# [Aim]
Can you copy, character for character, everything in the listing below from the line containing "How far is the camera" down to the line containing "19.0 metres", including both of those lines?

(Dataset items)
┄┄┄┄┄┄┄┄┄┄

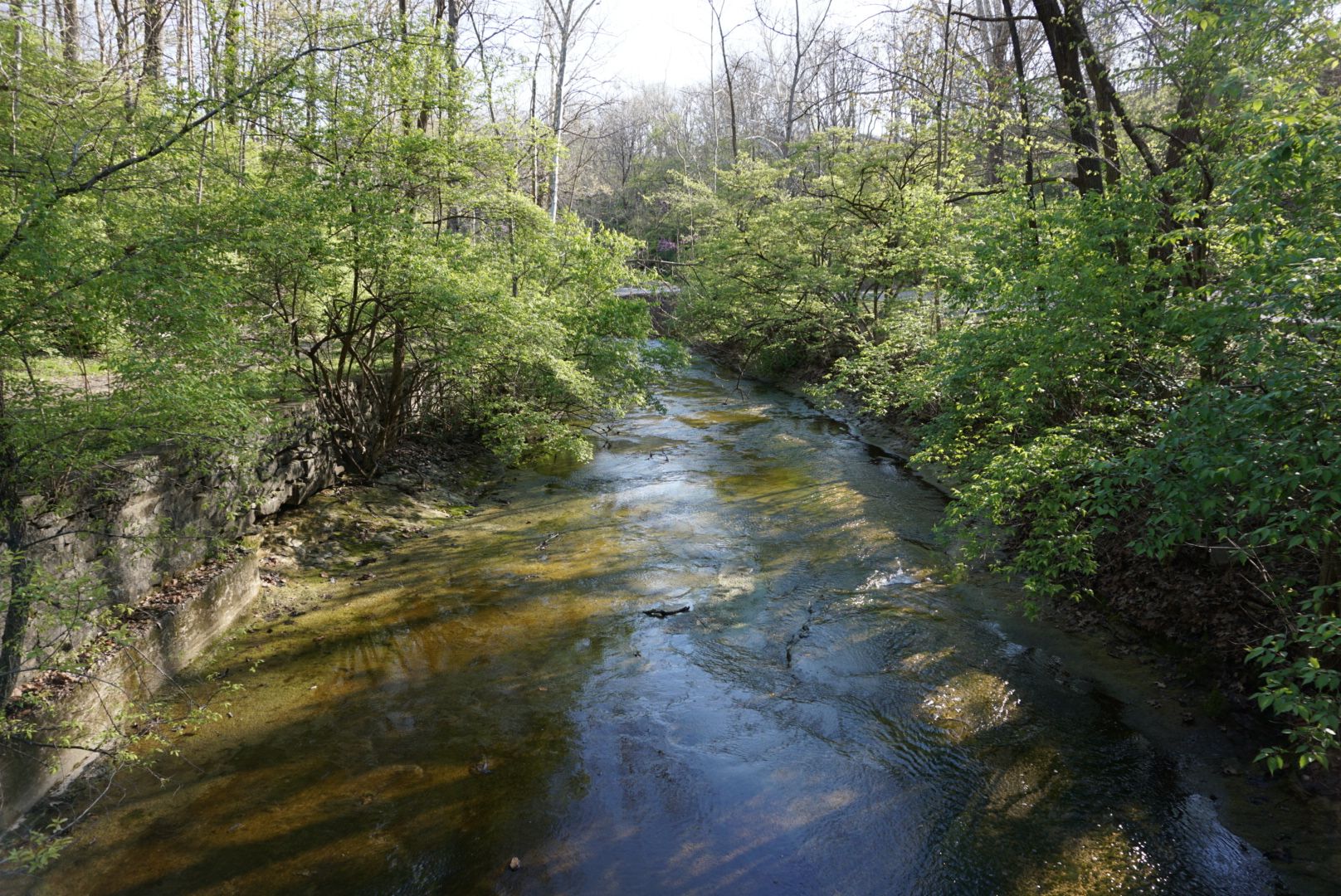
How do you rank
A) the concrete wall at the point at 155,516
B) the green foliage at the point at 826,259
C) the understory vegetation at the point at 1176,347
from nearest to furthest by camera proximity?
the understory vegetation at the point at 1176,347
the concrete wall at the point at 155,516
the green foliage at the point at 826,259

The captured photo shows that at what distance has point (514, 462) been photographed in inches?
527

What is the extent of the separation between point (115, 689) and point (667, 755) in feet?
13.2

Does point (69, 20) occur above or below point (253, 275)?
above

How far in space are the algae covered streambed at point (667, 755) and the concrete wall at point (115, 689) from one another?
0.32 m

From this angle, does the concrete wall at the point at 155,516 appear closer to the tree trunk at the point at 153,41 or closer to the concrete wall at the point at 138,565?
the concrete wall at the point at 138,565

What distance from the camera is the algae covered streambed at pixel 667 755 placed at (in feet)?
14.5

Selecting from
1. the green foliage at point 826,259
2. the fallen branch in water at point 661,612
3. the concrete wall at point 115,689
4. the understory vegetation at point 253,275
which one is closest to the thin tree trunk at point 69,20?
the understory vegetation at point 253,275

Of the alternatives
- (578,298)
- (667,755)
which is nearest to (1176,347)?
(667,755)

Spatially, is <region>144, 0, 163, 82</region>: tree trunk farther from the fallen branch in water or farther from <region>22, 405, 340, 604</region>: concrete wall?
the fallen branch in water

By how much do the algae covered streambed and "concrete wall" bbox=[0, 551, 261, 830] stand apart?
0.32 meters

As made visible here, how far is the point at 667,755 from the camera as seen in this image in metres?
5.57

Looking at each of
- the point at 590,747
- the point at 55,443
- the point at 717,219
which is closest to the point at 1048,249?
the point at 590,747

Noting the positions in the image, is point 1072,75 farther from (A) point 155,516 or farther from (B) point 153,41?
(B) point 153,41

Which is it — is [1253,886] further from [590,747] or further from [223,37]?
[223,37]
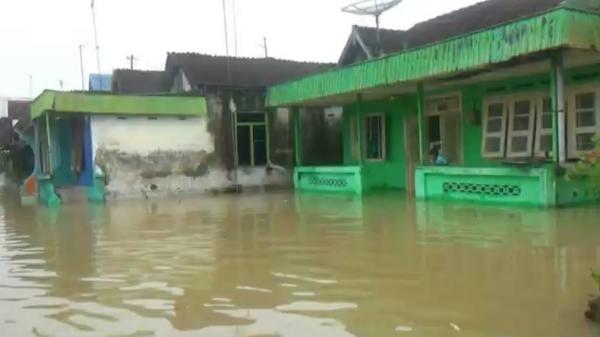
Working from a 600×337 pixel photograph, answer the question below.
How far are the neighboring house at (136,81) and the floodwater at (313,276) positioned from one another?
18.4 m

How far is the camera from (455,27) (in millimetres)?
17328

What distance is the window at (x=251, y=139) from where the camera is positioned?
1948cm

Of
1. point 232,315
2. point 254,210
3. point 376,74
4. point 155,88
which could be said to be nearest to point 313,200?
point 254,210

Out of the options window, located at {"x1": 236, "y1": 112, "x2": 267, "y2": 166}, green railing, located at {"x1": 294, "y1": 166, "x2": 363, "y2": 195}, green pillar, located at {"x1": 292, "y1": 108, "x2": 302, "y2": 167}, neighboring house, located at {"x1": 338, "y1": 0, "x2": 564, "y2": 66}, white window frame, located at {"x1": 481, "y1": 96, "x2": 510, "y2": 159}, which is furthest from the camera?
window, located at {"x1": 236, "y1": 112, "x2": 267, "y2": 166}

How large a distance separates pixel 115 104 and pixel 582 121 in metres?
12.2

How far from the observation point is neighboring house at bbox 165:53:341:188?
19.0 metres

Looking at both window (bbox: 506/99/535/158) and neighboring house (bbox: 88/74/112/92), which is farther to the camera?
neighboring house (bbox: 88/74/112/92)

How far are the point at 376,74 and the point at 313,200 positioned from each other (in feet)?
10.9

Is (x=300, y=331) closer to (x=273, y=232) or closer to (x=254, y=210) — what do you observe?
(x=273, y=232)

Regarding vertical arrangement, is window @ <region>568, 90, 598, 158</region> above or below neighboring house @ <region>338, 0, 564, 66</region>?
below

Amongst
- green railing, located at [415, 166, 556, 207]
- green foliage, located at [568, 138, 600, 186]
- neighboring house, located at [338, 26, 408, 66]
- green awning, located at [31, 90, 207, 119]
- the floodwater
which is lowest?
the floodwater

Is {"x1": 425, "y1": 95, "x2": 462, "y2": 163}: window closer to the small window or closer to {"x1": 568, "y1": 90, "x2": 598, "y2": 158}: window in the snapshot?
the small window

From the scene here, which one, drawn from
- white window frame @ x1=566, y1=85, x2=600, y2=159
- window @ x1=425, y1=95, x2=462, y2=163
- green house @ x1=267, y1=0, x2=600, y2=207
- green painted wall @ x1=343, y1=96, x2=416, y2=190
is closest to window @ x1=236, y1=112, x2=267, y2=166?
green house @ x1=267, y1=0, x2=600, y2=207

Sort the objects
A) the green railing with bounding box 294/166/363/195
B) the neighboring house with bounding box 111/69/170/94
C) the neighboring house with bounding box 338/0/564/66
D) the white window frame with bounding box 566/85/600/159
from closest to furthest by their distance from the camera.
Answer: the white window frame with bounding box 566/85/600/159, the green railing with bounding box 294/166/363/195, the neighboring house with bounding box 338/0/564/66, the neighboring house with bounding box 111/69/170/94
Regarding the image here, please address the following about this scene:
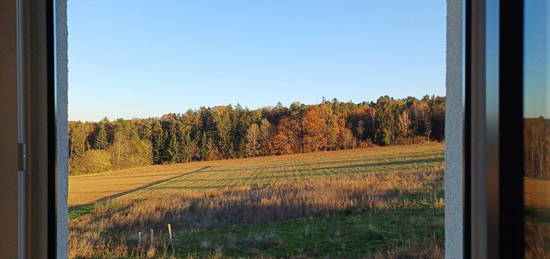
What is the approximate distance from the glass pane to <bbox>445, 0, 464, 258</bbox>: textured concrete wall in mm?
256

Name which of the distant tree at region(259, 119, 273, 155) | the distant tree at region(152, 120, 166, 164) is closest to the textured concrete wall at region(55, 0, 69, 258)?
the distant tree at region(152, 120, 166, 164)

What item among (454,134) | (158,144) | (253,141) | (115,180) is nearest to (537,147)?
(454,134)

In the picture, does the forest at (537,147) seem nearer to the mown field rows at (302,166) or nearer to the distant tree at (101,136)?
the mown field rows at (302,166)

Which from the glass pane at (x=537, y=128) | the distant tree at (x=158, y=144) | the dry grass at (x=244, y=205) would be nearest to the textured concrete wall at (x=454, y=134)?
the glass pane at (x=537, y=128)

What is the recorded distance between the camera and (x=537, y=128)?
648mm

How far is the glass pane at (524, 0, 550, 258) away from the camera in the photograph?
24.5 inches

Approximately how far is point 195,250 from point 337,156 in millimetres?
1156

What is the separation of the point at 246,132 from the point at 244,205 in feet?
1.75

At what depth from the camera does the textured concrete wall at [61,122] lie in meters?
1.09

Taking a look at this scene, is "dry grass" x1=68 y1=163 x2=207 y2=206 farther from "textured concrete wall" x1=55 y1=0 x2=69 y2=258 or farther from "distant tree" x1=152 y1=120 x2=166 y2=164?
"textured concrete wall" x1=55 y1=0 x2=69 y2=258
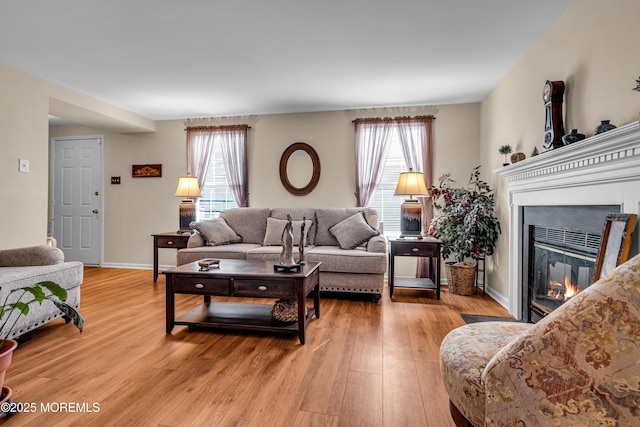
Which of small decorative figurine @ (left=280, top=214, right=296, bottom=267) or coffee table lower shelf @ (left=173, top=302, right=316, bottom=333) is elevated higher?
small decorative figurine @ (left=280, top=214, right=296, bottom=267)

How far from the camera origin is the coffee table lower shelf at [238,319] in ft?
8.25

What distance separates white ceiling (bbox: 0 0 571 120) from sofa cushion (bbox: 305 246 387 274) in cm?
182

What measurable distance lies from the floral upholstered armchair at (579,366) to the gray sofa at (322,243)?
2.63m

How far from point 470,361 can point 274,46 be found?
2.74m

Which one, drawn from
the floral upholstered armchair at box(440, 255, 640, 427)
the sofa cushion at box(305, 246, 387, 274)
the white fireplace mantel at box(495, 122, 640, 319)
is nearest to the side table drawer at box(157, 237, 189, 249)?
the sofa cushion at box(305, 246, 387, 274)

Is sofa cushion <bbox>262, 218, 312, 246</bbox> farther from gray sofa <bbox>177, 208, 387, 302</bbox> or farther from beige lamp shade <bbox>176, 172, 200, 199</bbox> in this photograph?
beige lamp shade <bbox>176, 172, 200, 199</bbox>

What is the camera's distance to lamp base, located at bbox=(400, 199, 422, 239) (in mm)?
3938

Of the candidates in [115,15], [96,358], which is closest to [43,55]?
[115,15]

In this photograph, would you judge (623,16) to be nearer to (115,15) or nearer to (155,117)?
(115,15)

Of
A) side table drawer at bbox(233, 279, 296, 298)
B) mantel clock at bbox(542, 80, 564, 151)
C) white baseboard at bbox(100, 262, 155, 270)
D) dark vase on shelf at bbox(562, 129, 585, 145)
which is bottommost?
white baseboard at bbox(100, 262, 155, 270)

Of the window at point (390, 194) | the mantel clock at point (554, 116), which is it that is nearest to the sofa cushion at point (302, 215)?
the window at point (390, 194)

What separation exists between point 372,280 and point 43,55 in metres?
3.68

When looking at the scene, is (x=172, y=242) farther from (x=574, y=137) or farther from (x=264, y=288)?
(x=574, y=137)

┄┄┄┄┄┄┄┄┄┄

# [Answer in full]
How far is the camera from (455,27) (in millimetres)?
17328

What distance is the window at (x=251, y=139) from where the camera is positioned?
1948cm

Of
1. point 232,315
2. point 254,210
3. point 376,74
4. point 155,88
which could be said to be nearest to point 313,200?
point 254,210

Out of the options window, located at {"x1": 236, "y1": 112, "x2": 267, "y2": 166}, green railing, located at {"x1": 294, "y1": 166, "x2": 363, "y2": 195}, green pillar, located at {"x1": 292, "y1": 108, "x2": 302, "y2": 167}, neighboring house, located at {"x1": 338, "y1": 0, "x2": 564, "y2": 66}, white window frame, located at {"x1": 481, "y1": 96, "x2": 510, "y2": 159}, which is furthest from the camera?
window, located at {"x1": 236, "y1": 112, "x2": 267, "y2": 166}

How large a distance separates pixel 115 104 and pixel 582 121 in metres?
12.2

How far from the observation point is neighboring house at bbox 165:53:341:188?
19.0 metres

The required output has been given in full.